▶ **Data drawn from a collection**
########################################
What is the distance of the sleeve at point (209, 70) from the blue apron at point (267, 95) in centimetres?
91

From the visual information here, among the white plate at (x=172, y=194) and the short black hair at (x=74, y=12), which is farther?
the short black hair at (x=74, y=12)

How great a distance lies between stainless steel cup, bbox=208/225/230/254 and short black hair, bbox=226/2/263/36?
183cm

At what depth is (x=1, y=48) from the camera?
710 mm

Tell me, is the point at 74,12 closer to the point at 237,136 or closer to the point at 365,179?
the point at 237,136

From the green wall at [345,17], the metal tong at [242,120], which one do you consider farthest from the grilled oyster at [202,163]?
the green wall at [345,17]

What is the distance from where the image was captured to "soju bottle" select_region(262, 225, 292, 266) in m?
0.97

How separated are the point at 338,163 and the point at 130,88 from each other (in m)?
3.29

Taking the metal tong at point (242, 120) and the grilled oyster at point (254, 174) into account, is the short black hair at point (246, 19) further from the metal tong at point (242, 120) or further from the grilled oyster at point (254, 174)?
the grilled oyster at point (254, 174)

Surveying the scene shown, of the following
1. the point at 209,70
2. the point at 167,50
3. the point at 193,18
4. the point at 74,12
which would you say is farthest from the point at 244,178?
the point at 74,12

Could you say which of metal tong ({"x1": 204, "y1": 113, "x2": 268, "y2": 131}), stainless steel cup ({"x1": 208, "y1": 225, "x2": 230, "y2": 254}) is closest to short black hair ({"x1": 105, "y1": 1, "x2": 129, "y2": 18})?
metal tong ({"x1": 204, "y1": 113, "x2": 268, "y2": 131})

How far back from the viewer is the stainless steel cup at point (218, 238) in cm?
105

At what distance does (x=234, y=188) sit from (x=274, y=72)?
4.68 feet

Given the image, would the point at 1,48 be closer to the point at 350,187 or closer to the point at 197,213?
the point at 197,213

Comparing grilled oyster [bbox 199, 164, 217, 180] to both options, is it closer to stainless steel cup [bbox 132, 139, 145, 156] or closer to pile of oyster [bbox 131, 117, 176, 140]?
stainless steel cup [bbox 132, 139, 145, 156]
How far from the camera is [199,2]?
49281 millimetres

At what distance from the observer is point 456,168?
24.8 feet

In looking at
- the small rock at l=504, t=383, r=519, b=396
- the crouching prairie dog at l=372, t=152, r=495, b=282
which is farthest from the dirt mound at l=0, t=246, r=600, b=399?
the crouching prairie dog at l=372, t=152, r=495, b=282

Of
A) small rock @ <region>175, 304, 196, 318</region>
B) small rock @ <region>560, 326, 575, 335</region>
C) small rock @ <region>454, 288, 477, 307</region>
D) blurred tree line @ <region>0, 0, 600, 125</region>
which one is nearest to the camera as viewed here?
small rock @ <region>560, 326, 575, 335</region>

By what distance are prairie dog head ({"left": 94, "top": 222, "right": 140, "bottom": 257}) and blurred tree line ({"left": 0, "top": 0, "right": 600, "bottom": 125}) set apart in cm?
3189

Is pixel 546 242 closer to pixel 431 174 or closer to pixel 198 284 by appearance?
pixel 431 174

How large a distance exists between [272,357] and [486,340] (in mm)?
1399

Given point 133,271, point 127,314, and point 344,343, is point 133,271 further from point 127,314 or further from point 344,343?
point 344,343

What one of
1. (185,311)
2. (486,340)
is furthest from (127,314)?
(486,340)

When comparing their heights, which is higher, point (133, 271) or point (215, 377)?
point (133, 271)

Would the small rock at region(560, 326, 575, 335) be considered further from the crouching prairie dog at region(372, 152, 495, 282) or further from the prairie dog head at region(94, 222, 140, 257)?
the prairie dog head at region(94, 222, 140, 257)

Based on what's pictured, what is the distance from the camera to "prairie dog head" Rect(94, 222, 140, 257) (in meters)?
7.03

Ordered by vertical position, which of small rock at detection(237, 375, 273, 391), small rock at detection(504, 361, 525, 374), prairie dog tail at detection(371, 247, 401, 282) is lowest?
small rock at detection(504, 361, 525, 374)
########################################
Retype the lines starting at the line that contains "Ordered by vertical" and ending with the last line of the records.

Ordered by vertical position, which of small rock at detection(237, 375, 273, 391), small rock at detection(504, 361, 525, 374), prairie dog tail at detection(371, 247, 401, 282) is lowest?
small rock at detection(504, 361, 525, 374)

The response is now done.